So she's an alcoholic and an adulteress and she gets to stay full time at the house having an affair while you slum it somewhere else? Man o man. I thought I had heard everything.
_Posted via Mobile Device_


----------



## keko (Mar 21, 2012)

Do you have any proof of her alcohol poisoning? It'll come in handy for child custody.

Put the house up for sale, like yesterday. Do you have any furniture/appliance you need from the house? Start moving them.
_Posted via Mobile Device_


----------



## Shaggy (Jul 17, 2011)

Don't you see that she has absolutely no motivation to change what she's doing. Everytime she crosses a line you complain a little and then rearrange things so she's happy again by redrawing the line fir her.

She takes and takes and demand and cheats. And you move out, you accommodate, you negotiate, you eventually accept. 

Why would she change when everything is going her way. Everything. Why would she return to you and the marriage? Whats her motivation? 

If you want her back you need to find your spone and draw a line and stick to it, you need to provide her with motivation to come back, and I will tell you that I this case the carrot won't work.
_Posted via Mobile Device_


----------



## AlterEgoist (Mar 6, 2012)
════
> GOALS:
• A. Answer these about the forum thread above:
(i) According to keko, what could proof of alcohol poisoning help with?
(ii) What does keko say to do with the house?
(iii) In Shaggy's post, what will not work in this case?
• B. Can you copy everything in the forum thread from "Don't you see" down to "line fir her."?

> COLLECTED DATA:
════
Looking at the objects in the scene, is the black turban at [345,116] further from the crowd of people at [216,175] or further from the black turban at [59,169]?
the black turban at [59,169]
════
> SOLUTIONS BELOW:
• A.
(i) Child custody.
(ii) Put it up for sale, like yesterday.
(iii) The carrot.

• B.
Don't you see that she has absolutely no motivation to change what she's doing. Everytime she crosses a line you complain a little and then rearrange things so she's happy again by redrawing the line fir her.